Öffentliche Unterstützung und wirtschaftliche Herausforderungen
Srettha hat jegliches Fehlverhalten bestritten und erklärt, Pichit, der mittlerweile zurückgetreten ist, sei ordnungsgemäß geprüft worden und die Partei habe die entsprechenden Verfahren eingehalten. In den letzten Monaten hat jedoch seine Popularität abgenommen, da wichtige Wirtschaftspolitiken auf Widerstand und Verzögerungen gestoßen sind. Das Urteil vom Mittwoch schockierte die politischen Analysten, die erwartet hatten, dass das Gericht zugunsten des Premierministers entscheiden würde.
Wirtschaftliche Pläne und zukünftige Perspektiven
Seit seinem Amtsantritt war es Sretthas Priorität, die stagnierende Wirtschaft des Landes zu revitalisieren. Der abgesetzte Premierminister hatte ein umfangreiches Programm für die Ausgabe einer digitalen Geldbörse im Wert von 500 Milliarden Baht (ca. 13,8 Milliarden US-Dollar) propagiert, das Arbeitsplätze schaffen und den Konsum in unterentwickelten Regionen ankurbeln sollte. Dieses Vorhaben steht jedoch noch aus. Zudem hatte Srettha sich das Ziel gesetzt, mehr ausländische Investitionen nach Thailand zu ziehen und das Land zu einem globalen Tourismus-Hub auszubauen, indem er visumfreie Regelungen erweiterte und Pläne verkündete, um größere Veranstaltungen auszurichten.

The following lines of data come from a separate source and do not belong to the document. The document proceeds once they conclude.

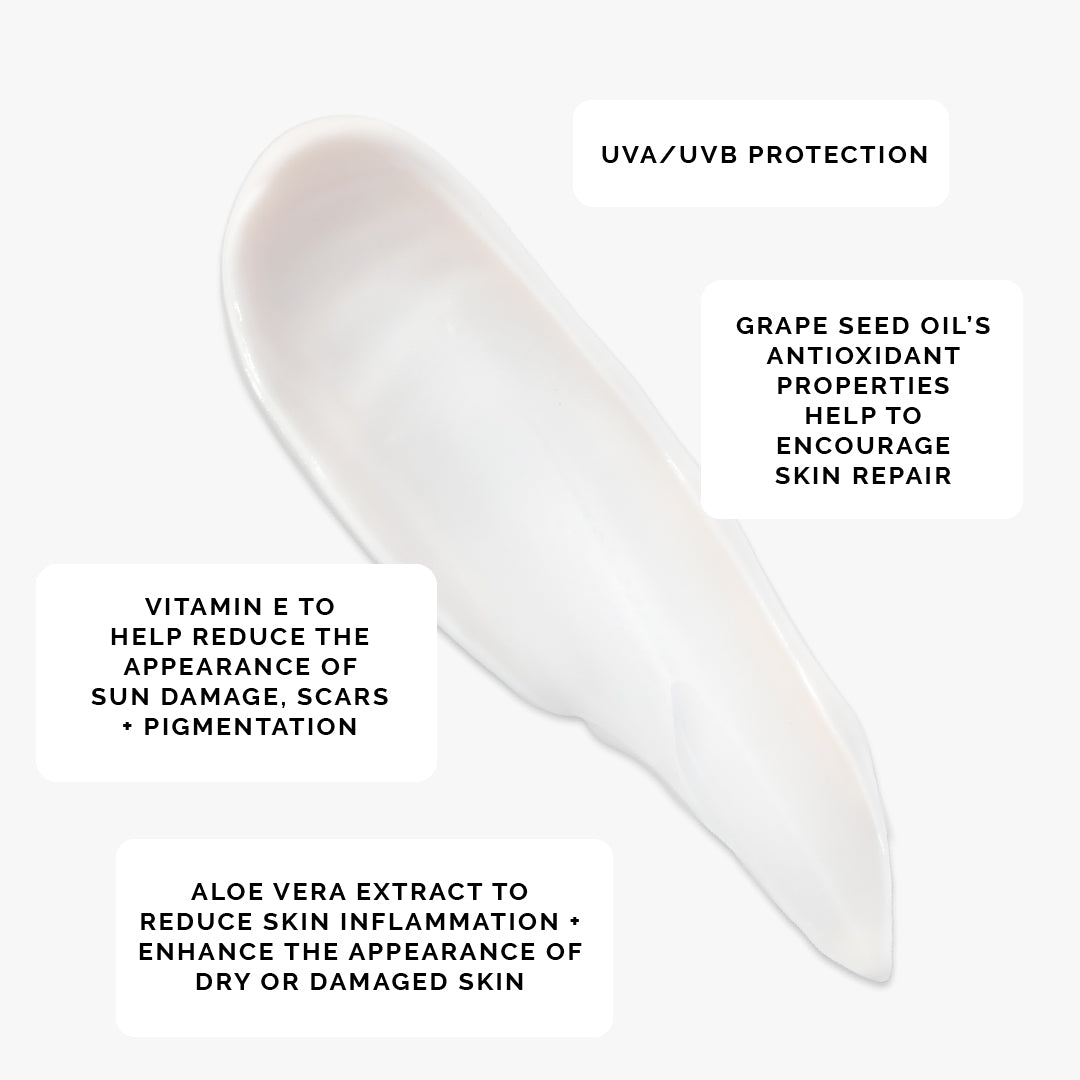 UVA/UVB PROTECTION

GRAPE SEED OIL'S ANTIOXIDANT PROPERTIES HELP TO ENCOURAGE SKIN REPAIR

VITAMIN E TO HELP REDUCE THE APPEARANCE OF SUN DAMAGE, SCARS + PIGMENTATION

ALOE VERA EXTRACT TO REDUCE SKIN INFLAMMATION + ENHANCE THE APPEARANCE OF DRY OR DAMAGED SKIN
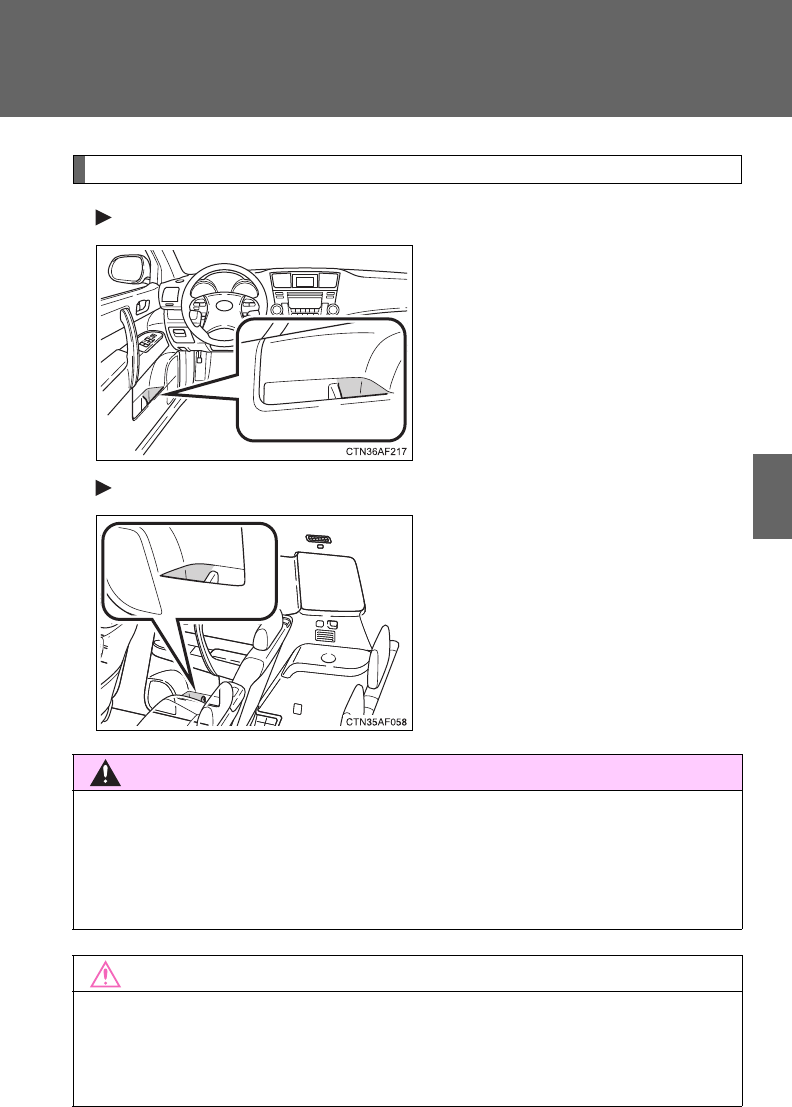 CTN36AF217

CTN35AF058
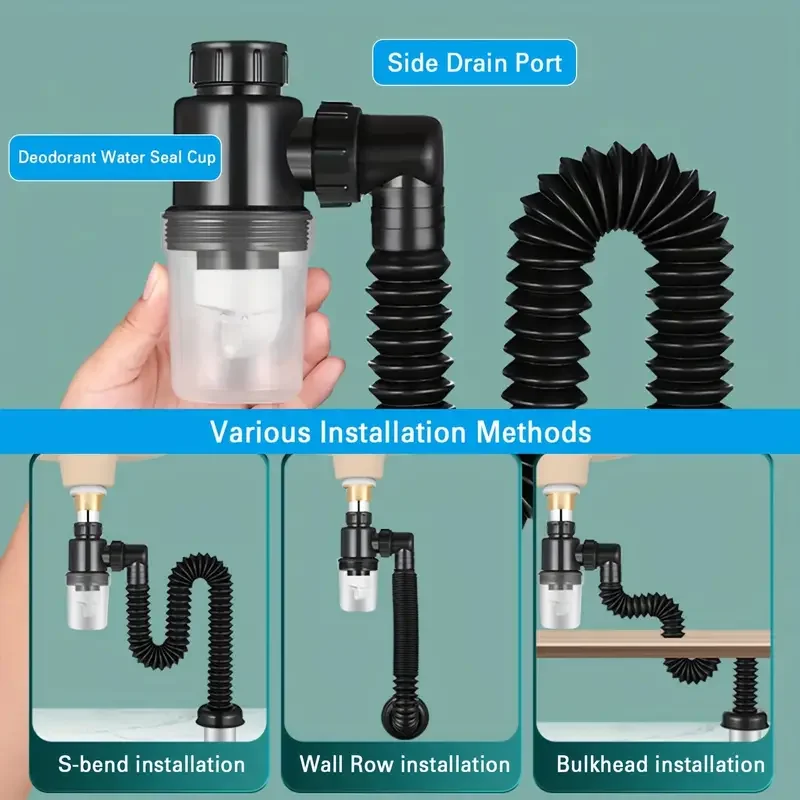 Side Drain Port

Deodorant Water Seal Cup

Various Installation Methods

S-bend installation

Wall Row installation

Bulkhead installation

Pheu Thai und die politische Landschaft Thailands
Die populistische Pheu Thai-Partei ist die jüngste Inkarnation von Parteien, die mit dem umstrittenen ehemaligen Führer Thaksin verbunden sind, der 2005 durch das Militär gestürzt wurde. Thaksin, ein milliardenschwerer Telekommunikationsunternehmer und ehemaliger Eigentümer von Manchester City Football Club, ist das Oberhaupt einer berühmten politischen Dynastie, die in den letzten zwei Jahrzehnten eine übergroße Rolle in der thailändischen Politik spielt. Seine dramatische Rückkehr aus 15 Jahren selbst auferlegtem Exil im letzten Jahr fiel mit der Abstimmung des Senats zur Ernennung von Srettha als dem 30. Premierminister des Landes zusammen.
Diese Geschichte entwickelt sich weiter und wird aktualisiert.